I find that sometimes increasing the batch size will not increment the batch processing time significantly. For example, in this figure, the batch sizes smaller than 600 don’t impact the batch processing time somehow in V100.

My question is, is it possible for me to calculate the maximum batch size that doesn’t change the batch processing time, given the GPU information and the model information trained in Pytorch? Which metric of GPU significantly impacts this saturation?

Thanks in advance.

One thumb rule is to maximize your GPU’s memory usage. Run a simple binary search to identify this number. The GPU memory is occupied by not just the input data but also network weights (and activations if not using inside torch.no_grad or torch.inference_mode).

The two metrics that are commonly used during inference are throughput which denotes how many samples are inferenced in a unit time (you want this to be high), and latency the time taken to process a single sample (batch_sz = 1).

Does running a grid search of batch sizes and identifying the max batch size give you consistent results? Something like

def proc_time(b_sz, model, n_iter=10):
    x = torch.rand(b_sz, 3, 224, 224).cuda()
    start = time.time()
    for _ in range(n_iter):
    end = time.time() - start
    throughput = b_sz * n_iter / end
    print(f"Batch: {b_sz} \t {throughput} samples/sec")
    return (b_sz, throughput, )

Plotting these might give you a hump, take the maxima for most efficiency!


Thank you, Suraj,

Binary search does help me decrease the searching time. But I am still wondering if there is a graceful way to deterministically find such an inflection point for a given model type and GPU type?

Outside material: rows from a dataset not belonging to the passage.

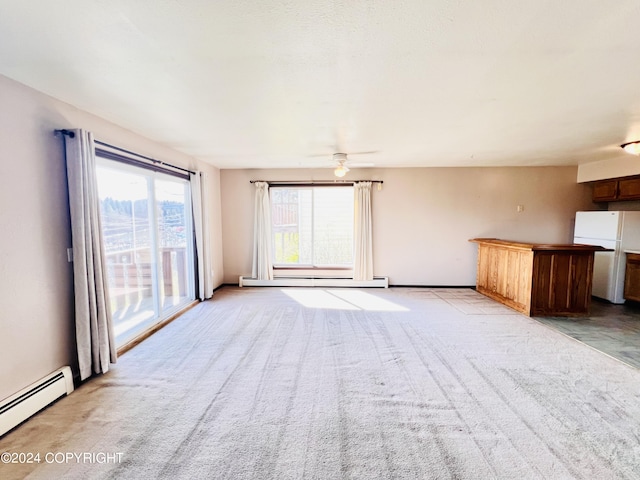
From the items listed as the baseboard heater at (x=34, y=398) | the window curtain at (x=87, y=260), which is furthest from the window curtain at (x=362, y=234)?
the baseboard heater at (x=34, y=398)

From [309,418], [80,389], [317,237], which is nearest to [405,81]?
[309,418]

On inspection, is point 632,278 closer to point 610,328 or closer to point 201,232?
point 610,328

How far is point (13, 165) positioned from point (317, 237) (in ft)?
14.4

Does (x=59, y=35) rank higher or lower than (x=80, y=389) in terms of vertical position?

By the way, I find that I forgot to post a figure. I have attached a figure illustrating such an inflection point now.

The proper way would be to profile the actual workload on your device.
E.g. the lower bound visible in the attached figure could be the constant kernel launch overhead.
Once you scale up the workload you might be seeing e.g. quantization effects.


Thank you. Profiling seems to be a more proper way in contrast to doing mathematics from a given model type and the hardware information.